Optique à distorsion minimale et plan image plat — verre anamorphique ou spécialisé. Critique pour tracking et compositing VFX.
Lorsque vous travaillez avec des objectifs anamorphiques ou des objectifs grand-angle spéciaux, vous vous rendez vite compte que toutes les lentilles ne déforment pas de la même manière. Une lentille plate — ou plus précisément, un objectif avec une distorsion minimale et un plan d'image plat — est l'opposé de l'effet fisheye classique. Vous en avez besoin lorsque le suivi VFX doit être précis ou lorsque vous souhaitez filmer de l'architecture et des formes géométriques sans déformation.
La pratique sur le plateau se présente comme suit : alors que les objectifs grand-angle standard courbent les bords de l'image vers l'extérieur (distorsion en barillet), une lentille plate maintient les lignes droites. Ce n'est pas seulement esthétique, c'est techniquement essentiel.
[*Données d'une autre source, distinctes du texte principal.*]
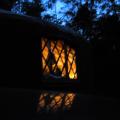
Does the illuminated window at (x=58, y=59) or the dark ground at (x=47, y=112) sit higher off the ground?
the illuminated window at (x=58, y=59)

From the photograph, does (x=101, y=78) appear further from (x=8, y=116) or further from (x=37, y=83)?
(x=8, y=116)

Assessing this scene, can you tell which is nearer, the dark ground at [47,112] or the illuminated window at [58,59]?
the dark ground at [47,112]

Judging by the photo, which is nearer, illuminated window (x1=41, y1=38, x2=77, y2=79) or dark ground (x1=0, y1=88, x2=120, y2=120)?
dark ground (x1=0, y1=88, x2=120, y2=120)

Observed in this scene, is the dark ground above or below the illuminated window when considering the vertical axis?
below

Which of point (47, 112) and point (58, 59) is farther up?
point (58, 59)

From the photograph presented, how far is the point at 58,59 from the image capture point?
9648 mm

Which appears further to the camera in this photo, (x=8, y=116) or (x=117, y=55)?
(x=117, y=55)

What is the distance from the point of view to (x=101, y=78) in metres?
18.8

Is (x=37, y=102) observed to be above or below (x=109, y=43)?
below

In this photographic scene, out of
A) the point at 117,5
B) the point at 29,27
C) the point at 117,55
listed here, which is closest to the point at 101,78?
the point at 117,55

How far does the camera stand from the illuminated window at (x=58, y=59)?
30.2 ft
Si votre superviseur VFX doit plus tard suivre des éléments CGI dans l'image, il travaille avec un logiciel de suivi de caméra qui a besoin d'une géométrie linéaire. Les optiques déformées vous obligent à effectuer des calculs de dé-distorsion au montage, ce qui prend du temps et nuit à la qualité. Avec un plan d'image plat, vous économisez du travail et conservez la précision.
Avec les anamorphiques, c'est différent des optiques sphériques : les objectifs anamorphiques ont de toute façon une distorsion caractéristique — mais il existe aussi ici des variantes avec un champ d'image plus plat. Les anamorphiques Red-Standard ou les conceptions plus modernes (par exemple, les Zeiss Master Anamorphic) réduisent la distorsion de manière ciblée pour être plus favorables au suivi. Les optiques sphériques à lentille plate (par exemple, les Cooke Anamorphic ou certains objectifs Zeiss Master avec une distorsion minimale) vous offrent la sécurité géométrique sans déformation.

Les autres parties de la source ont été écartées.